Wednesday, September 12, 2018
  Awards and Recognitions

By Amanda Alaniz

RIO GRANDE VALLEY, TEXAS – UTRGV’S College of Sciences was recently awarded a grant for its project, “Transforming Undergraduate Education in STEM Through Culturally Relevant Pedagogy and Community Engagement,” from the National Science Foundation.

Dr. Alex Racelis
Dr. Alex Racelis

The NSF’s Improving Undergraduate STEM Education: Hispanic-Serving Institutions (HSI) Program award to UTRGV was one of 31 issued to other Hispanic-serving institutions that proposed research focusing on the science, technology, engineering and mathematics (STEM) fields.

UTRGV’s project will support the aims of the HSI program by enhancing undergraduate STEM education. It will facilitate training for STEM faculty in culturally relevant pedagogy and community engaged scholarship and learning, and will focus on offering high-impact STEM courses that build upon the cultural characteristics of students, families, and the local community, community engagement, and regionally relevant research.  Project investigators will examine how these offerings impact student capacity, skills, knowledge, as well as attitudes and perceptions towards science and STEM-related careers.

The $1,480,002 research grant will begin Oct. 1, 2018, and is scheduled to end Sept. 30, 2023.

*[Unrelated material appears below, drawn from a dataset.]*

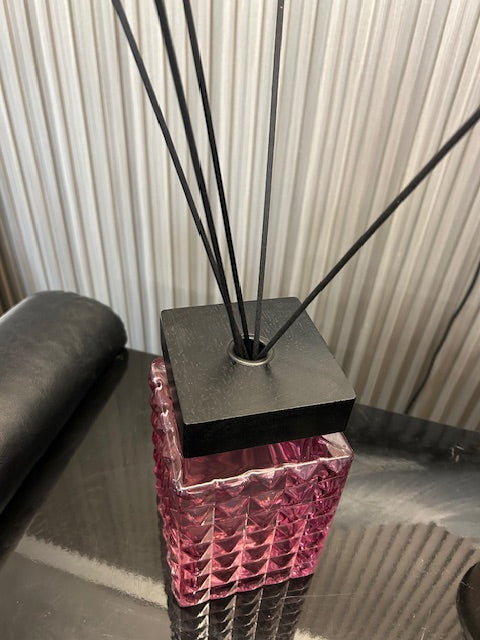 Oud and Bergamot 1000ml Reed Diffuser in square bottle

Investigators for the project are:

Under the project, trained faculty would offer students the opportunity to take core (“gateway”) courses in math and biology in a Spanish and/or bilingual format.

“It’s a way to invite students to more deeply explore fundamental concepts in math and sciences while recognizing the ability of students to learn in a bilingual modality,” Racelis said. “You’re learning two things at once.”

Racelis said as part of this project the B3 Institute will help explore the possibility of adding a certification to a student’s diploma if they take a certain number of the courses in Spanish within a discipline or degree plan. For instance, if a student took enough biology courses in Spanish, the diploma would show both the degree in biology and a proficiency in biological Spanish.

Another initiative is to have faculty teach classes under the Community Engaged Scholarship and Learning (CESL) framework, which emphasizes engagement in ongoing community-based projects.

‘‘We are all excited for the tremendous potential this project has in improving undergraduate STEM education at Hispanic Serving Institutions.
—Dr. Alexis Racelis, assistant professor in the UTRGV School for Earth, Environmental and Marine Sciences’’

An example of a CESL course might be one centered around Community Forestry, Racelis said. Students in this class would be able to calculate the valuable benefits of trees and research what types of trees would best provide these benefits to local communities.  As part of this course, students would work side by side with local community partners to select and plant trees, with the long term goals of both improving the well-being of these communities, and allowing for the study of the benefits and ecosystem services of trees in these settings.  UTRGV faculty in math have offered CESL courses, where students are placed in high school settings to examine instructional modalities for teaching difficult math concepts.

“CESL is going to be grounded in public engagement, experiential learning, and applied sciences,” he said. “Students will be better able to understand and appreciate the broader implications of science and math, and will be better prepared to share that understanding with the public who can take these concepts, apply it, and make it happen.”

The overall goal of the project is improve understanding and appreciation for science and math by connecting learning and research with local partners and local culture in ways that relate to their everyday lives and the well-being of their communities.

“We are all excited for the tremendous potential this project has in improving undergraduate STEM education at Hispanic Serving Institutions. Ultimately, this project embodies the UTRGV mission, as it helps us create a transformative and accessible educational environment that promotes student success, research and creative works, and community engagement,” Racelis said.



ABOUT UTRGV

The University of Texas Rio Grande Valley (UTRGV) was created by the Texas Legislature in 2013 as the first major public university of the 21st century in Texas. This transformative initiative provided the opportunity to expand educational opportunities in the Rio Grande Valley, including a new School of Medicine, and made it possible for residents of the region to benefit from the Permanent University Fund – a public endowment contributing support to the University of Texas System and other institutions.

UTRGV has campuses and off-campus research and teaching sites throughout the Rio Grande Valley including in Boca Chica Beach, Brownsville (formerly The University of Texas at Brownsville campus), Edinburg (formerly The University of Texas-Pan American campus), Harlingen, McAllen, Port Isabel, Rio Grande City, and South Padre Island. UTRGV, a comprehensive academic institution, enrolled its first class in the fall of 2015, and the School of Medicine welcomed its first class in the summer of 2016.